Analysis of temperature rise and the use of coolants in the dissipation of ultrasonic heat buildup during post removal.

By Davis S, Gluskin AH, Livingood PM, Chambers DW

Date: 05/2011
Journal: JOE

Summary: 

Purpose:  to calculate probabilities for tissue injury and to measure effective- ness of various coolant strategies in countering heat buildup produced by dry ultrasonic vibration during post removal.

N= 10 single canal (premolars or canines).

Materials & Methods:

  • All teeth were standardized; access, C/S, and obturation.
  • Post spaces were prepared 10 mm in depth with #5 ParaPost drill. Posts cemented with Panavia 21. adhesive resin cement .
  • Two K-type Chromega-Alomega thermocouples attached to tooth and post. Data set consisted of cervical and apical measures of temperature increase at 1-second intervals from baseline during continuous ultrasonic instrumentation until a 10oC increase in temperature at the cervical site was registered and the teeth were allowed to cool under the assistance of 5 cooling methods. : (1) air only from 3-way syringe; (2) water spray from 3-way syringe; (3) small cotton pellet #3 sprayed for 2 seconds with Endo-Ice and applied; (4) large cotton pellet #0 sprayed for 2 seconds with  Endo-Ice applied to the post; (5) cooling by ambient air.
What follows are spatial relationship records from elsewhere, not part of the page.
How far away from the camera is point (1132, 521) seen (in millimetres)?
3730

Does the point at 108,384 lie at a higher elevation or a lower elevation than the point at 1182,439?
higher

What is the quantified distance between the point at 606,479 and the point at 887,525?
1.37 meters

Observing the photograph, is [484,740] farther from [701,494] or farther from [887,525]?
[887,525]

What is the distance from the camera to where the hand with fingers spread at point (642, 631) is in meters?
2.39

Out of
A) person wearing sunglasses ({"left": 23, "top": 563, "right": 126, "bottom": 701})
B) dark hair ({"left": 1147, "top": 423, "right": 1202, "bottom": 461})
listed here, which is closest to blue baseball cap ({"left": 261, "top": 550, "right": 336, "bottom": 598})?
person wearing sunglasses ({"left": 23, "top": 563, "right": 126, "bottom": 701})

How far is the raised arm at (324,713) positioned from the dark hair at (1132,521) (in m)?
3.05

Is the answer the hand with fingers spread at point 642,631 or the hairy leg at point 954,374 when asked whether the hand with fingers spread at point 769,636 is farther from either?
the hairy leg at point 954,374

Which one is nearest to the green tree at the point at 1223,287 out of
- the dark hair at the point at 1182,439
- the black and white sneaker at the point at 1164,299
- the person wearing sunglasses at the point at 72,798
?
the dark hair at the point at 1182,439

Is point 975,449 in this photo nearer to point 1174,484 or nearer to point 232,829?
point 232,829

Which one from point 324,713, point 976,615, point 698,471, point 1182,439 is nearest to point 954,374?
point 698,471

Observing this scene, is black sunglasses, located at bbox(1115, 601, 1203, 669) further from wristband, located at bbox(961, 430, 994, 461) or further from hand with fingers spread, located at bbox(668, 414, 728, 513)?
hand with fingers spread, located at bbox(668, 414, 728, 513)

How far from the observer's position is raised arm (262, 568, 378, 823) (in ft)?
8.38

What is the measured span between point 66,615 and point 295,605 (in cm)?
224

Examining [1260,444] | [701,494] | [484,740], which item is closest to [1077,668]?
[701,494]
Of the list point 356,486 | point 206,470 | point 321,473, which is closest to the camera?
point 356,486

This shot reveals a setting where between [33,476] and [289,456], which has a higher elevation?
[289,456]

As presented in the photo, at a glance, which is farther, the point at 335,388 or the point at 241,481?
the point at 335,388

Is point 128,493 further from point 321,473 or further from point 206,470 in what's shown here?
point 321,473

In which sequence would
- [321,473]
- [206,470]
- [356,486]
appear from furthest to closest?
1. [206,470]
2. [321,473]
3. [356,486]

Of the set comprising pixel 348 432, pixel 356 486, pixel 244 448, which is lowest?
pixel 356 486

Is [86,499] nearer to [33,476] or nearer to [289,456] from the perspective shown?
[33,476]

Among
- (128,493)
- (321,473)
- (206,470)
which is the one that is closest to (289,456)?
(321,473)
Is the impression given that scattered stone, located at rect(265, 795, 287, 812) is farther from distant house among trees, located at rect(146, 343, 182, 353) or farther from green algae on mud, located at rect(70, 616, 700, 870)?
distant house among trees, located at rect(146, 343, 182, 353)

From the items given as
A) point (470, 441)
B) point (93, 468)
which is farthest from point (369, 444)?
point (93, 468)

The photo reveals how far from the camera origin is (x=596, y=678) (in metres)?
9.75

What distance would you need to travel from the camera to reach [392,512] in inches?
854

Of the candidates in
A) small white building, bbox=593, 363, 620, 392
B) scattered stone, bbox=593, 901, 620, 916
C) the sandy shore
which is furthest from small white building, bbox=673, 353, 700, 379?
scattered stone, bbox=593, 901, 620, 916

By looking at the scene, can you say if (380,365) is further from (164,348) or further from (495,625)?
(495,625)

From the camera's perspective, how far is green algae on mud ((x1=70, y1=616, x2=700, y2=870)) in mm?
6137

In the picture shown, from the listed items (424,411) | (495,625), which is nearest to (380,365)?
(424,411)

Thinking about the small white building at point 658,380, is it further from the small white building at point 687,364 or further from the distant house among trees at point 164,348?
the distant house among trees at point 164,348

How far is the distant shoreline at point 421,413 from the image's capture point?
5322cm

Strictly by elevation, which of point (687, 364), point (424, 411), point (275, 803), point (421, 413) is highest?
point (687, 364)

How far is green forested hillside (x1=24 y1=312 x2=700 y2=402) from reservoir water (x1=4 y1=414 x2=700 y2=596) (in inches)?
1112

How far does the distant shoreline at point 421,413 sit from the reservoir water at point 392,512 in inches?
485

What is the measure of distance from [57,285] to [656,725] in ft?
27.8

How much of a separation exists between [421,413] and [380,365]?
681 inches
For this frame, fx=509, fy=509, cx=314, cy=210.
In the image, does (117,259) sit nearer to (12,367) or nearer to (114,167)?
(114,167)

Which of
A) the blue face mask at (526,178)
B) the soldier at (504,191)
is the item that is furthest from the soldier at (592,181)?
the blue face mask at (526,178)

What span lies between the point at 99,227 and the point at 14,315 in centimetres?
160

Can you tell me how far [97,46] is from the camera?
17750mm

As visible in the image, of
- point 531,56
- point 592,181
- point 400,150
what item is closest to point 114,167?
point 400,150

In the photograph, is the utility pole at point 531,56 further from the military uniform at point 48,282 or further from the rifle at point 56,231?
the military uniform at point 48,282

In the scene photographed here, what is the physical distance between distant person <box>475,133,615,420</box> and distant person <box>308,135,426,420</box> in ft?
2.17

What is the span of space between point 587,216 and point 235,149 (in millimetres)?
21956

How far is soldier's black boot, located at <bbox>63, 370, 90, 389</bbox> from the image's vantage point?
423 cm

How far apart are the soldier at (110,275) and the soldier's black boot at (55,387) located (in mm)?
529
Most highlighted Results: 

1.Injurious temperatures are easily reached in less than 1 minute during dry ultrasonic instrumentation of metallic posts.

2.Endo-Ice applied with large cotton pellet was the most efficient coolant method, but this was not statistically significant over less costly options. 3.The 4 active coolants used in this study were all effective in reducing the probability of temperature damage caused by instrumentation.

Clinical significance: Cycles of short instrumentation times with active coolants are effective in reducing the probability of tissue damage when teeth are instrumented dry.